--- start of Entries provided ---

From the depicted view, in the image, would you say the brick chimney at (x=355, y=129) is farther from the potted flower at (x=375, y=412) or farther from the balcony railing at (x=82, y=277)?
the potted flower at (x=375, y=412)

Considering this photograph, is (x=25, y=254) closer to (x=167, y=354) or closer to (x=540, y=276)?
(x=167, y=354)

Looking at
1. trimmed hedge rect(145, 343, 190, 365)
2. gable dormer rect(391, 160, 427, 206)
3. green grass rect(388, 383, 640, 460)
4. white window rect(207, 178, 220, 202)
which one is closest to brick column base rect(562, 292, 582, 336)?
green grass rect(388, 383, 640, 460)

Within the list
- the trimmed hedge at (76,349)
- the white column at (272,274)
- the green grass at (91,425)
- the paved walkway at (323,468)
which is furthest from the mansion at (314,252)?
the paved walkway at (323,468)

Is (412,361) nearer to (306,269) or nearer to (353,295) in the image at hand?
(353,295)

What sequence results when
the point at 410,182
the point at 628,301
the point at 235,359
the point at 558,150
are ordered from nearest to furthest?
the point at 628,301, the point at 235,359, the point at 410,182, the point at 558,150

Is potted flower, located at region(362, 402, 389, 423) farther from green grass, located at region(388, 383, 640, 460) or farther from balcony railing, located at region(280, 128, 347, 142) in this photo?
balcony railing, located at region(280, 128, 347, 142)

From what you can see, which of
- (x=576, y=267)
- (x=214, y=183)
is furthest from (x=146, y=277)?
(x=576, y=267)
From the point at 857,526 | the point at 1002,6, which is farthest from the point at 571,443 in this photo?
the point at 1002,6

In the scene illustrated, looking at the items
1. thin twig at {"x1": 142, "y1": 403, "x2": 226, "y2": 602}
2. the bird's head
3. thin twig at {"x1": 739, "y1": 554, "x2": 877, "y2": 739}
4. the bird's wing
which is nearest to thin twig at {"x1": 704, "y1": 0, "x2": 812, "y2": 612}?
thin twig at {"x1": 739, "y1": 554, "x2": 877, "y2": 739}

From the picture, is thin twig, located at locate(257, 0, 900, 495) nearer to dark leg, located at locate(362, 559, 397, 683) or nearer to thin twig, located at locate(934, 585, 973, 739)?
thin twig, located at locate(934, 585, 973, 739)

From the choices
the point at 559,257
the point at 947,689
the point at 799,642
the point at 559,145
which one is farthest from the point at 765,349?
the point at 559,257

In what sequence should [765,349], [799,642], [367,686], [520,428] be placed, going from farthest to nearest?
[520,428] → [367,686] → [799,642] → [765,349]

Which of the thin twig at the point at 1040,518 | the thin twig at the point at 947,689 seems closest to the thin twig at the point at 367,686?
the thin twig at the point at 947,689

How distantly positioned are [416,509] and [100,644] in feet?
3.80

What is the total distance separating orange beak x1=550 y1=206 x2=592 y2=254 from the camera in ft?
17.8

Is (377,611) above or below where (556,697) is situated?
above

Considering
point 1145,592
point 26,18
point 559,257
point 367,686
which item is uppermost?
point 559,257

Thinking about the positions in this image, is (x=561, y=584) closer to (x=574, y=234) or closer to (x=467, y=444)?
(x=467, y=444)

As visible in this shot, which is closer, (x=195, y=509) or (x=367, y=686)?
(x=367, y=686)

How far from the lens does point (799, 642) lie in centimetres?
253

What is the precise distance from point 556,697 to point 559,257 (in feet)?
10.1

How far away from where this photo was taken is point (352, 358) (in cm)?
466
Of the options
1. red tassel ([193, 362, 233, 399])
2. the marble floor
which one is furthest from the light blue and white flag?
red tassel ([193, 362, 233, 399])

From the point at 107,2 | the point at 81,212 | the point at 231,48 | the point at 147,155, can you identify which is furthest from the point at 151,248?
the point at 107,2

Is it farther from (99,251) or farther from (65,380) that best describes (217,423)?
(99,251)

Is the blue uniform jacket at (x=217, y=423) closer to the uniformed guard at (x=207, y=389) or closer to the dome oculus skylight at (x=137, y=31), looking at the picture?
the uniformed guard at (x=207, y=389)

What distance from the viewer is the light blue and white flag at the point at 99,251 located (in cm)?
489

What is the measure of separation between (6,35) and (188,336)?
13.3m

--- end of Entries provided ---

Exercise goal — Edit the listing above by changing every "trimmed hedge" to "clipped shrub", and reproduce it with everything else left as it is.

Output for this exercise —
From the depicted view, in the image, would you say the brick chimney at (x=355, y=129) is farther from the potted flower at (x=375, y=412) or farther from the balcony railing at (x=82, y=277)?
the potted flower at (x=375, y=412)

Considering this photograph, is (x=25, y=254) closer to (x=167, y=354) or closer to (x=540, y=276)?
(x=167, y=354)

Looking at
1. clipped shrub rect(145, 343, 190, 365)
2. gable dormer rect(391, 160, 427, 206)
3. green grass rect(388, 383, 640, 460)
4. white window rect(207, 178, 220, 202)
which one is closest to brick column base rect(562, 292, 582, 336)?
green grass rect(388, 383, 640, 460)

Within the list
- the clipped shrub at (76,349)
- the white column at (272,274)
- the green grass at (91,425)
- the paved walkway at (323,468)
which is furthest from the mansion at (314,252)?
the paved walkway at (323,468)

Is (412,361) nearer to (306,269) or nearer to (353,295) in the image at hand?
(353,295)

What sequence results when
the point at 410,182
the point at 628,301
the point at 235,359
the point at 558,150
are ordered from nearest to furthest?
the point at 628,301, the point at 235,359, the point at 410,182, the point at 558,150

Is potted flower, located at region(362, 402, 389, 423) farther from green grass, located at region(388, 383, 640, 460) or farther from balcony railing, located at region(280, 128, 347, 142) in this photo?
balcony railing, located at region(280, 128, 347, 142)

From what you can see, which of
- (x=576, y=267)
- (x=214, y=183)
is furthest from (x=146, y=277)?
(x=576, y=267)
From the point at 857,526 | the point at 1002,6, which is farthest from the point at 571,443 in this photo?
the point at 1002,6

In the scene illustrated, looking at the items
1. thin twig at {"x1": 142, "y1": 403, "x2": 226, "y2": 602}
2. the bird's head
3. thin twig at {"x1": 739, "y1": 554, "x2": 877, "y2": 739}
4. the bird's wing
which is nearest to thin twig at {"x1": 704, "y1": 0, "x2": 812, "y2": 612}?
thin twig at {"x1": 739, "y1": 554, "x2": 877, "y2": 739}

From the picture, is thin twig, located at locate(257, 0, 900, 495) nearer to dark leg, located at locate(362, 559, 397, 683) or nearer to thin twig, located at locate(934, 585, 973, 739)?
thin twig, located at locate(934, 585, 973, 739)

From the choices
the point at 559,257
the point at 947,689
the point at 799,642
the point at 559,145
which one is farthest from the point at 765,349?
the point at 559,257

In what sequence should [765,349], [799,642], [367,686], [520,428] be placed, going from farthest to nearest?
[520,428] → [367,686] → [799,642] → [765,349]

Which of the thin twig at the point at 1040,518 | the thin twig at the point at 947,689 seems closest to the thin twig at the point at 367,686?
the thin twig at the point at 947,689

How distantly positioned are [416,509] and [100,644] in feet?
3.80

What is the total distance separating orange beak x1=550 y1=206 x2=592 y2=254 from the camera in ft?
17.8

Is (377,611) above or below where (556,697) is situated?
above

Considering
point 1145,592
point 26,18
point 559,257
point 367,686
which item is uppermost?
point 559,257

Thinking about the positions in this image, is (x=561, y=584) closer to (x=574, y=234) or closer to (x=467, y=444)?
(x=467, y=444)

As visible in this shot, which is closer, (x=195, y=509) or (x=367, y=686)?
(x=367, y=686)

How far from the lens does point (799, 642) lie in centimetres?
253

What is the precise distance from point 556,697 to point 559,257 (in feet)?
10.1

How far away from where this photo was taken is point (352, 358) (in cm)?
466
Of the options
1. red tassel ([193, 362, 233, 399])
2. the marble floor
which one is furthest from the light blue and white flag?
red tassel ([193, 362, 233, 399])

From the point at 107,2 | the point at 81,212 | the point at 231,48 | the point at 147,155, can you identify which is furthest from the point at 151,248?
the point at 107,2

Is it farther from (99,251) or farther from (65,380) that best describes (217,423)?
(99,251)

Is the blue uniform jacket at (x=217, y=423) closer to the uniformed guard at (x=207, y=389) or closer to the dome oculus skylight at (x=137, y=31), looking at the picture?
the uniformed guard at (x=207, y=389)

What distance from the viewer is the light blue and white flag at the point at 99,251 located (in cm)?
489

What is the measure of separation between (6,35) and (188,336)?
13.3m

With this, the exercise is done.